* **FRAGMENTO SELECCIONADO**
La palabra “progreso” no significó siempre lo mismo. A principios del siglo pasado, en el primer centenario de Buenos Aires, significaba construcción, maquinaria, técnica. El trabajador importaba en la medida en que era un eslabón de esa empresa que carecía de reivindicaciones. Hoy “progreso” define, paradójicamente, los aciertos sociales que el empuje del crecimiento no pudo -o no quiso- tener en cuenta en sus principios.
El progreso actual en el mundo no tiene la forma de un edificio, de un puente o un monumento. Ese tipo de futuro ya es viejo, se parece al  que se soñaba hace cien años en las revistas, con torres en las alturas, tranvías colgantes y platos voladores. La vida urbana del futuro tenía lugar en el cielo, y se rascaba la panza con sus inalcanzables edificios. Ese futuro existe hoy solamente en Dubai.
Por suerte.

* **DATOS PROPORCIONADOS**

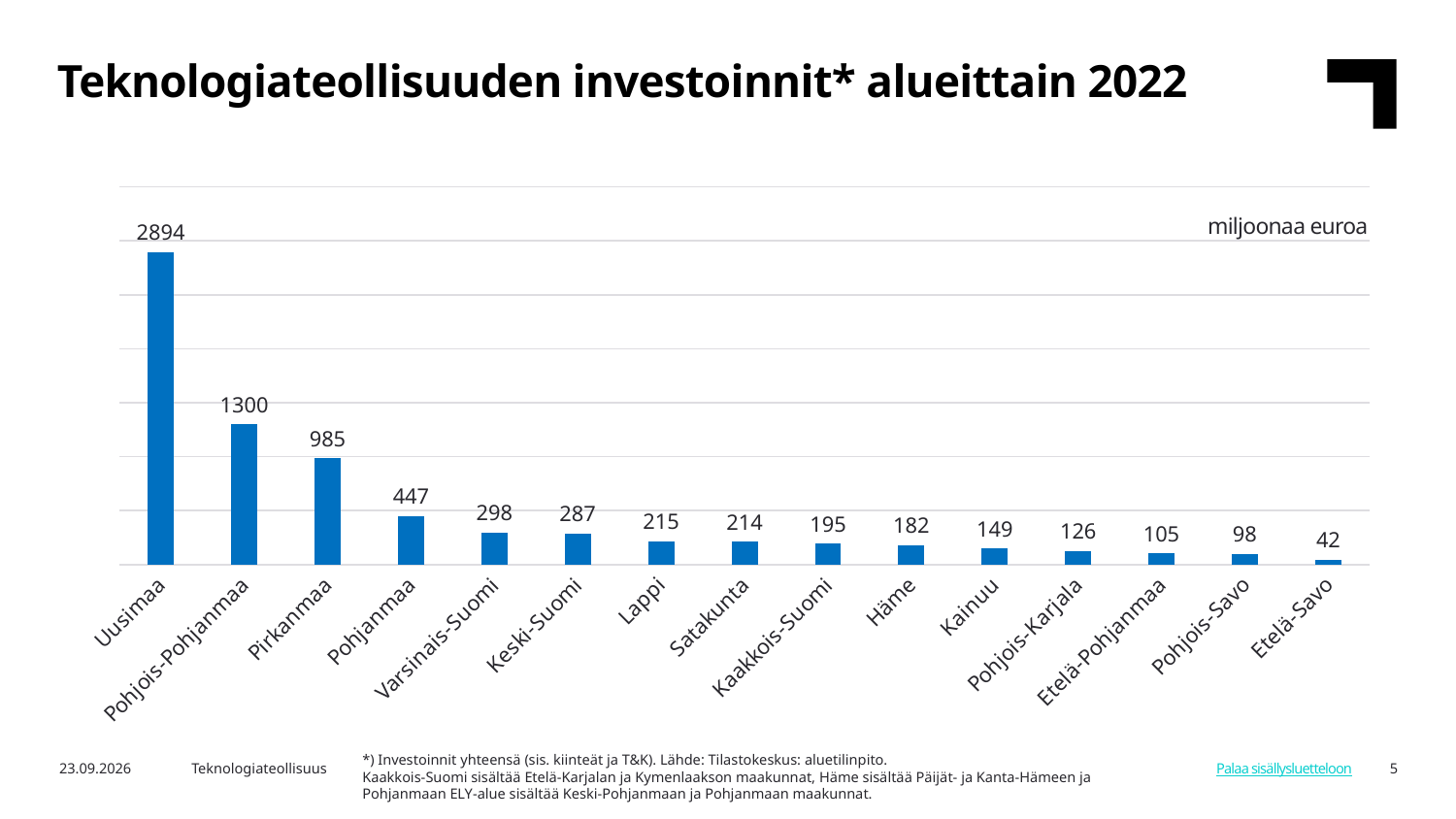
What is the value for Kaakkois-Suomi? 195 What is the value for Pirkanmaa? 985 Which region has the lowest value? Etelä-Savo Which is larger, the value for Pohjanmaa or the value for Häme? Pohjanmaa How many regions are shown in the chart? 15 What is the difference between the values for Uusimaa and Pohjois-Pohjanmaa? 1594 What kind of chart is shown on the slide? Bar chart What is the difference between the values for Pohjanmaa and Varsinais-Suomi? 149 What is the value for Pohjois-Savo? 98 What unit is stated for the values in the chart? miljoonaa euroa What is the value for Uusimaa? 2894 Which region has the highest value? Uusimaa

* **ACCIÓN REQUERIDA A**
Explica, según el fragmento sobre el progreso, por qué el progreso actual no tiene la forma de un edificio, un puente o un monumento.
* **ACCIÓN REQUERIDA B**
Reproduce textualmente la parte del fragmento sobre el progreso que empieza con las palabras "El progreso actual" y termina con "solamente en Dubai.".

* **RESPUESTA ESCRITA A**
Porque ese tipo de futuro ya es viejo. Se parece al que se soñaba hace cien años en las revistas, con torres en las alturas, tranvías colgantes y platos voladores.

* **RESPUESTA ESCRITA B**
El progreso actual en el mundo no tiene la forma de un edificio, de un puente o un monumento. Ese tipo de futuro ya es viejo, se parece al  que se soñaba hace cien años en las revistas, con torres en las alturas, tranvías colgantes y platos voladores. La vida urbana del futuro tenía lugar en el cielo, y se rascaba la panza con sus inalcanzables edificios. Ese futuro existe hoy solamente en Dubai.